Will it be a Poop Deck?


----------



## Heltor Chasca (8 Nov 2019)

As per @meta lon ’s brief.


----------



## slowmotion (8 Nov 2019)

I looked into composite decking for my daughter's flat. I cost about £50 per square metre, plus the battens to mount it to, plus fixings, plus labour. We chose something with a 20 year guarantee.


----------



## Levo-Lon (9 Nov 2019)

slowmotion said:


> I looked into composite decking for my daughter's flat. I cost about £50 per square metre, plus the battens to mount it to, plus fixings, plus labour. We chose something with a 20 year guarantee.




I used to charge about that 5 yr ago to build a wood deck.
If it needed balustrade it would go over £70m2
Staggering how much wood costs when buying all the framework and planks.
The screws mount up too.

Last deck i built had 800 screws!! Only about a 5x4 m2 area with a very sturdy 150x50 frame, I love my drill driver


----------



## Levo-Lon (9 Nov 2019)

One thing to note @pawl
If you go the wooden route, be aware of spacing when setting the planking.

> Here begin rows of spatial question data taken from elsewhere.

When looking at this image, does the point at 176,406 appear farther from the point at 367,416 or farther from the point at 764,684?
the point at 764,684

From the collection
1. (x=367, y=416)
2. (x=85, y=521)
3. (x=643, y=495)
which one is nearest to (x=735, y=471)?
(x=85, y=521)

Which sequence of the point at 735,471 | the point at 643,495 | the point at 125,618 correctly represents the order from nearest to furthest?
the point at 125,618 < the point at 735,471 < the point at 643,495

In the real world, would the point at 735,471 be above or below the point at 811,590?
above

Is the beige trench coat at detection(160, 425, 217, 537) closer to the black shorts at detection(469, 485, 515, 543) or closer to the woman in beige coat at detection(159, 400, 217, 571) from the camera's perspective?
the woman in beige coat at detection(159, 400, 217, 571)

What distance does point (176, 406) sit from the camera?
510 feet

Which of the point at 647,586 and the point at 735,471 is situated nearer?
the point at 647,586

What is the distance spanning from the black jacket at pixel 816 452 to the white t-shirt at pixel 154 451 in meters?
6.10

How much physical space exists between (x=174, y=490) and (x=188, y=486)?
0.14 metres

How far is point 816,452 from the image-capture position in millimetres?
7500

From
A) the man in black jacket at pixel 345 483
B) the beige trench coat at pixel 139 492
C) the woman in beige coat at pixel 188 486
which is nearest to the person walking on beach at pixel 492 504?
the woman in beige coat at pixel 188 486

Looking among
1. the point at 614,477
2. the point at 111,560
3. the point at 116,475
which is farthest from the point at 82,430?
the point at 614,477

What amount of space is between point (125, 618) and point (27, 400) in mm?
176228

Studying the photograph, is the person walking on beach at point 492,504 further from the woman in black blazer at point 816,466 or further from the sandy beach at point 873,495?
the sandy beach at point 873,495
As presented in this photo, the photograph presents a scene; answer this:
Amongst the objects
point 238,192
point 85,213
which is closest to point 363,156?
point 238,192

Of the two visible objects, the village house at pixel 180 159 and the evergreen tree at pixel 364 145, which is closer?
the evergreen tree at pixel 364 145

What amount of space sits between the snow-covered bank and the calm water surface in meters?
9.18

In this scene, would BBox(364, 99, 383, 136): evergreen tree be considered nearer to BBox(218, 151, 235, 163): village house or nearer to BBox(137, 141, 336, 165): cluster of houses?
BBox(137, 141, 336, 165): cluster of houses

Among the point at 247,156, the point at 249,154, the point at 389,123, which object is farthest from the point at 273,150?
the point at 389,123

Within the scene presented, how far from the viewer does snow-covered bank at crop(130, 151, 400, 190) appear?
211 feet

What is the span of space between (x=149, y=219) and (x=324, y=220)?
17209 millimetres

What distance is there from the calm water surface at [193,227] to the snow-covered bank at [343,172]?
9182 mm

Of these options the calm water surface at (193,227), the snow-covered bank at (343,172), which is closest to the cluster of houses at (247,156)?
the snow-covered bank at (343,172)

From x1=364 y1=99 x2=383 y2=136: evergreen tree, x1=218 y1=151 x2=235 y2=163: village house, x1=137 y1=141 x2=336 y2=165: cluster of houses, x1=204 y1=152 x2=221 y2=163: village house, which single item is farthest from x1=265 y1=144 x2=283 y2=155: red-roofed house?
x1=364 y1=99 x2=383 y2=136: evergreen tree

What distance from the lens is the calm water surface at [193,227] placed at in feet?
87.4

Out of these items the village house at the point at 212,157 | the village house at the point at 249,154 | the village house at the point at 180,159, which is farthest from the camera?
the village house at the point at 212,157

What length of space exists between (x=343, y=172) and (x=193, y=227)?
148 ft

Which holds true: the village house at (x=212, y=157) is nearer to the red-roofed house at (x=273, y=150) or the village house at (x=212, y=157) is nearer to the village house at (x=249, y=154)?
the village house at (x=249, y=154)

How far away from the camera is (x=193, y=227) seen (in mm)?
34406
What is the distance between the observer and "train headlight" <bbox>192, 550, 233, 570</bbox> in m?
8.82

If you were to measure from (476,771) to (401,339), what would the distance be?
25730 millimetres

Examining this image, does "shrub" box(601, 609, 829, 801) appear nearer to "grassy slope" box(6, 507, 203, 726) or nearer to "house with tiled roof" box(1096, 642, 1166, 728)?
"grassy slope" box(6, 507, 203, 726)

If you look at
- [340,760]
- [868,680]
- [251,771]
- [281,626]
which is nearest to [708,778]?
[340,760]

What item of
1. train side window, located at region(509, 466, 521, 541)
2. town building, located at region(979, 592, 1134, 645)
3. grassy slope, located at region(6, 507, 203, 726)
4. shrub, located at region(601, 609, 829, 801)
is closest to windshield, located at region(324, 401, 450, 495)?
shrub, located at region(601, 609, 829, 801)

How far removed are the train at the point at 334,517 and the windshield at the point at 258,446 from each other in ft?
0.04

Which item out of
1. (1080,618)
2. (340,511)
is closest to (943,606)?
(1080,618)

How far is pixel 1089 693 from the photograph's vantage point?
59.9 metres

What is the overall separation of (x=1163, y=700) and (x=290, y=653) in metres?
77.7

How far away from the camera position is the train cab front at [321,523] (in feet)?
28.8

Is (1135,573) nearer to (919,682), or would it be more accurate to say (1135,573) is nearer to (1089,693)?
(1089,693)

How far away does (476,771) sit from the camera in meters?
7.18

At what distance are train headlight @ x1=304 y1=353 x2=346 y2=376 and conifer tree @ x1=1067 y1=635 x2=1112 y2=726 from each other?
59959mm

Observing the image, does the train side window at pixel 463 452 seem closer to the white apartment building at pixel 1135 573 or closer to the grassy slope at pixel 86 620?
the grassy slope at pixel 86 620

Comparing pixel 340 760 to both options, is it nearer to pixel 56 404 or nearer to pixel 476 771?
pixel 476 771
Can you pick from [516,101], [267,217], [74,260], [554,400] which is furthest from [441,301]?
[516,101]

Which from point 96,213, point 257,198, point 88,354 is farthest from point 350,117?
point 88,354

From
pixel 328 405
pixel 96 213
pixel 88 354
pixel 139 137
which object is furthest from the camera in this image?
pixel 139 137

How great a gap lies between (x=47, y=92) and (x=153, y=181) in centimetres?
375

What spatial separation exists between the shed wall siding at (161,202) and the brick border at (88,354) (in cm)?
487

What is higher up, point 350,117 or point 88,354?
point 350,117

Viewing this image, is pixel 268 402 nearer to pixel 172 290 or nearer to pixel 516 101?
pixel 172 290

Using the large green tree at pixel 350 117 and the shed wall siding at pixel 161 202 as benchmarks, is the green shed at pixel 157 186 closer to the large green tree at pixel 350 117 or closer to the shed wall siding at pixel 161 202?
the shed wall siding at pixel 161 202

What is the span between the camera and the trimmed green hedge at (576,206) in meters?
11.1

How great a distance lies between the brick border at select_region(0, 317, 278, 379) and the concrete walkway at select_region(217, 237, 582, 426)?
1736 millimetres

They will need gapping depending on whether they are dry or wet.
Wet boards will shrink and dry will grow.

So regardless of wet or dry you Must gap them, 3-4mm wet. 6-8 dry as a guide.

If you butt up they will warp like hell no matter how many screws you use.

Also get the forge fast type drive screws for a more enjoyable time when building.
Screws can be a pain if you hit tough knots and round out the head.. Pita to be honest

Something like these. 
https://www.toolstation.com/forgefa...v4tCHKF9AmCCjOqY_qBVdKthJiGWF4ORoCBzMQAvD_BwE


----------



## pawl (9 Nov 2019)

Thanks everyone for your replies.Think I may just leave it slabbed as it is a shaded area and Gould be prone to algae growth


----------



## fossyant (9 Nov 2019)

Composite is expensive. We went with wood, and got Premium Deck Boards via Wicks on 2 for 1 offers as that saves a considerable amount of money. 

We have 3 decking areas TBH, and even though wood, it's not a big effort to jet wash it down occasionally, then re-oil.


----------



## ColinJ (9 Nov 2019)

Even after reading that @Accy cyclist had broken a hip slipping on decking, I was caught out by slippery decking on a holiday in Devon. The chalet we were staying at had a large decked patio, with a sloped access ramp. The main area had non-slip treatment but the ramp had been neglected. The first time I tried walking down it with my bike my feet shot from under me. The only thing that stopped me ending up in a twisted heap of man and bike was that I managed to break my fall by grabbing the handrail as I went down.

I'd recommend anyone who is thinking of building a decked area to address the friction issue from the start!


----------



## flake99please (9 Nov 2019)

I built my decking last July using composite boards. These are the solid board types which can be screwed directly into a wooden frame. Size was 7 x 3.8 metres with a small step beside the back door. Decking cost was £800 in materials.


----------